Trebisacce-12/12/2014:Le anfore ritrovate alla Chiusa di Trebisacce e la vasca della Metro C di Roma.

Ricostruzione salina ai Giardini di Trebisacce (da Locatelli)Anfore nel bacino idrico ritrovato durante i lavori della Metro C di Roma

Le anfore ritrovate alla Chiusa di Trebisacce e la vasca della Metro C di Roma.

Le anfore allineate, ritrovate a suo tempo in località Chiusa di Trebisacce, furono definite dalla Soprintendenza: “manufatti depositati in un magazzino”.

L’architetto Maurizio Silenzi Viselli, in una conferenza tenuta nella Sala Consiliare di  Trebisacce (pubblicata a cura della stessa Pro Loco: “Trebisacce svelata”), sostenne invece trattarsi, non di un magazzino, ma di un impianto di servizio alla chiusa idraulica del canale per l’alimentazione della salina ricavata nella zona degli attuali Giardini (vedi immagine 1: Ricostruzione, modificata da un dipinto del Locatelli, della salina di Trebisacce, con edificio per gli addetti e sistema di peschiera sulla prima vasca verso mare, con palificazione a zig-zag, analoga a quelle in uso in Puglia. Sullo sfondo il Golfo di Corigliano e la piana di Sibari). Spiegò anche che le anfore servivano proprio, sia a movimentare, chiudendo od aprendo i canali, l’acqua marina durante gli afflussi di alta marea, sia a creare dighe rettilinee. Esse infatti, grazie alla loro leggerezza, erano facilmente spostabili per le varie utilizzazioni.

Un saccente archeologo, di cui non ricordiamo il nome, si disse sorpreso ed incredulo di un tale uso, ribadendo, col sopracciglio alzato, l’ipotesi di un magazzino (assurdamente posto sulla battigia, che in quel tempo correva sulla linea dell’attuale vecchia 106. N.d.R.).

Molto bene, allora, è emerso in questi giorni a Roma, durante i lavori della stazione della Metro C a San Giovanni, il più grande bacino idrico mai rinvenuto al centro della città.

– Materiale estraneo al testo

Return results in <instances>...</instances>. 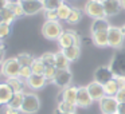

La sua funzione era proprio quella di intercettare l’acqua di un corso d’acqua (Aqua Cabra) per alimentare la grande vasca (35×70 metri) utilizzata per l’irrigazione di un frutteto.

Sono emerse dagli scavi delle anfore allineate, ed altre sparse, che, guarda caso, servivano proprio, sia a regolare la movimentazione dell’acqua nei canali, sia a creare dighe rettilinee (come è facilmente visibile nell’immagine 2: le anfore allineate e, in alto verso destra, il loro utilizzo per bloccare il flusso nei canali). Guarda alle volte il caso. Evidentemente i Romani, sia della vasca, sia della Chiusa di Trebisacce, non informati delle ferme e competenti convinzioni dell’archeologo, le hanno invece utilizzate secondo il parere dell’architetto.

Naturalmente, la Soprintendenza, ben convinta, giustamente, che si trattava di un semplice magazzinetto, e non dell’elemento di un impianto dell’importanza definita nella conferenza, ha abbandonato il tutto alle sterpaglie.

Non solo, ma è di questi giorni la perentoria affermazione che il progetto del 3° megalotto Anas Roseto – Sibari “non procurerà danni archeologici”. Bene, visto che sono stati avvisati, sapremo a chi addossare la responsabilità quando, durante gli scavi per la superstrada, dovessero emergere nella piana di Sibari, le vestigia della città arcaica.

Non a caso, invece, l’architetto Maurizio Silenzi Viselli, nel Prologo della pubblicazione “Sibari, questa sconosciuta”, ha riportato un brano di Aulo Gellio nelle sue Noctes Atticae: “Un vecchio poeta, di cui non ricordo il nome, affermò che la verità è figlia del tempo“.